Personal information
- Full name: Birger Eyolf Kleven
- Date of birth: 27 February 1908
- Date of death: 8 February 1989 (aged 80)
- Positions: Inside forward; wing-half;

Senior career*
- Years: Team / Apps / (Gls)
- 1927–1945: Akademisk Boldklub

International career
- 1930–1942: Denmark / 30 / (8)

= Eyolf Kleven =

Danish footballer (1908–1989)

Birger Eyolf Kleven (27 February 1908 – 8 February 1989) was a Danish amateur footballer who played 30 games and scored eight goals for the Denmark national team from 1930 to 1942. Born in Copenhagen, Kleven played as a forward and midfielder for Copenhagen club AB from 1927 to 1945.
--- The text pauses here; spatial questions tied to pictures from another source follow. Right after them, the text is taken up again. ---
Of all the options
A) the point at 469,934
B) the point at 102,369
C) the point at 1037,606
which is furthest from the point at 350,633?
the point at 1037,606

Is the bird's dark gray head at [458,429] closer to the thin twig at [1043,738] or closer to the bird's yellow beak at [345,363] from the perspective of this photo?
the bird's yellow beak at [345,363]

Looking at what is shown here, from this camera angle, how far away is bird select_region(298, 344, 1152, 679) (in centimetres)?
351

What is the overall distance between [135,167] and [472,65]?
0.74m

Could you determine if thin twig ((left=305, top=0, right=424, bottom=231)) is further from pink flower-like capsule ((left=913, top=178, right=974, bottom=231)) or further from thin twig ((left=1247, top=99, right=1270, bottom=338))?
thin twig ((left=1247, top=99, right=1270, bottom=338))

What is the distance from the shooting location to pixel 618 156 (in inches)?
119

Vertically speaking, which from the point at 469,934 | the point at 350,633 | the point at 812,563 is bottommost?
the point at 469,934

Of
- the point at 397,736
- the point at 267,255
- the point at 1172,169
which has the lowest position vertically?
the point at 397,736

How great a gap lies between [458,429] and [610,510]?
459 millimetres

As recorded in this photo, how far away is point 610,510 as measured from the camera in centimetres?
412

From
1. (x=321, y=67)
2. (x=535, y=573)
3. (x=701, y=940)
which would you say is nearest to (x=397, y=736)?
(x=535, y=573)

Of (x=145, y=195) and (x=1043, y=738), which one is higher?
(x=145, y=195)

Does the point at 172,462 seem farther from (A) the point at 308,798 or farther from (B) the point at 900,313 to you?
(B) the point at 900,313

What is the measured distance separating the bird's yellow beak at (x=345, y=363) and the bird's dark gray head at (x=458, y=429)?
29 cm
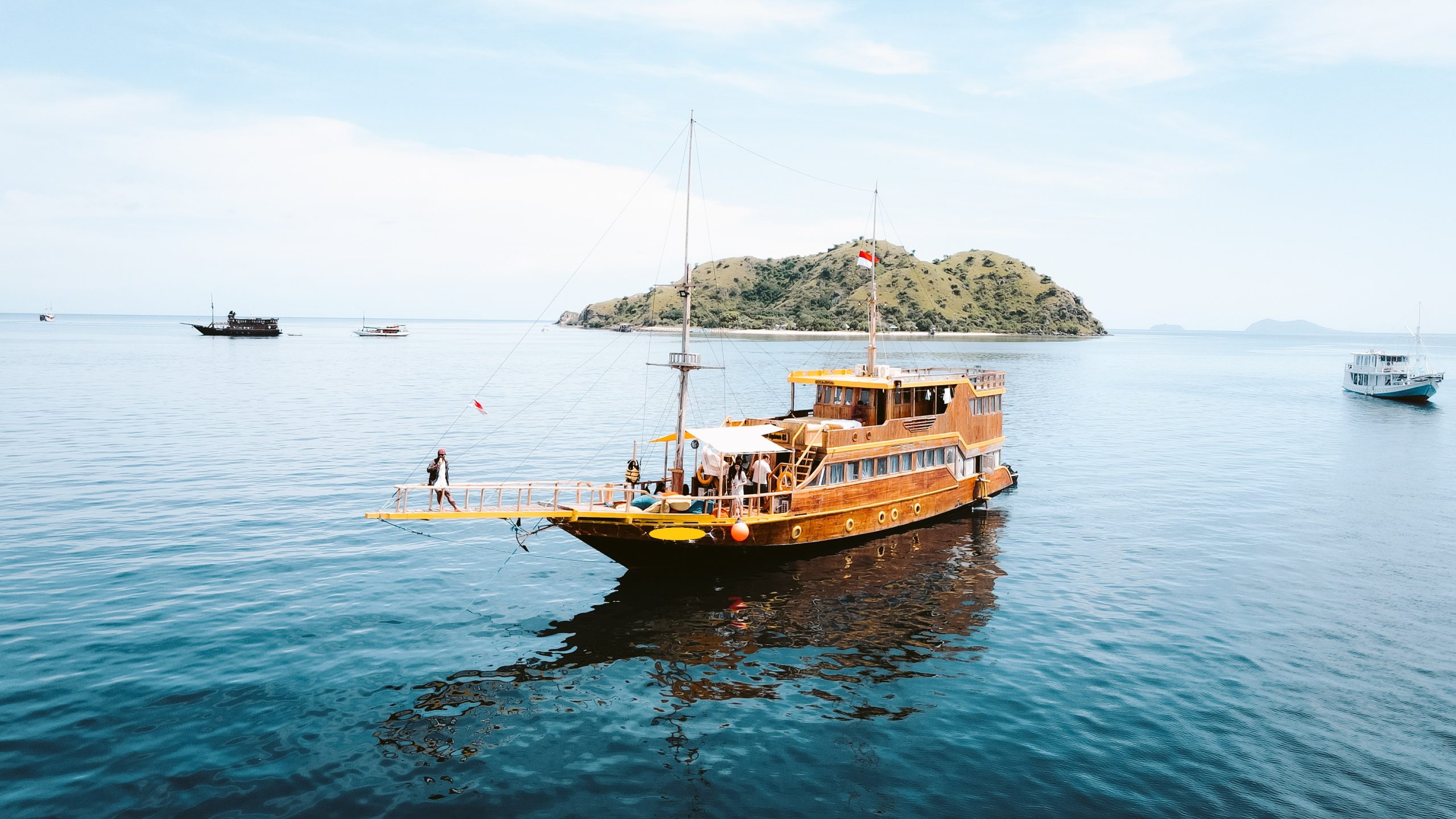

Kleven was a small inside forward, averse to the physical side of the game, but lightning quick, with good dribbling skills and fantastic long passing ability. He made his debut for the Danish national team in June 1930. Kleven formed a good partnership with centre forward Pauli Jørgensen, and scored a single goal in each of his first three international games. He was a part of the Danish team which lost the so-called Battle of Breslau game 8–0 to the Germany in May 1937, but Kleven was one of only four players not dropped from the Danish team afterwards. Having played his 29th national team game, his international career went on a hiatus in June 1938.

With AB, Kleven won the Danish championship in 1937. In his later AB career, Kleven moved back into the wing half-back position. He made a one-game comeback to the national team 1942, but the wing half-back pairing of Kleven and Walther Christensen were defensively weak, and Denmark lost 3–0 to Sweden. This was Kleven's 30th and last international game. With AB, Kleven won two further Danish championships in 1943 and 1945.

He is the younger brother of Danish international and AB head coach Arne Kleven.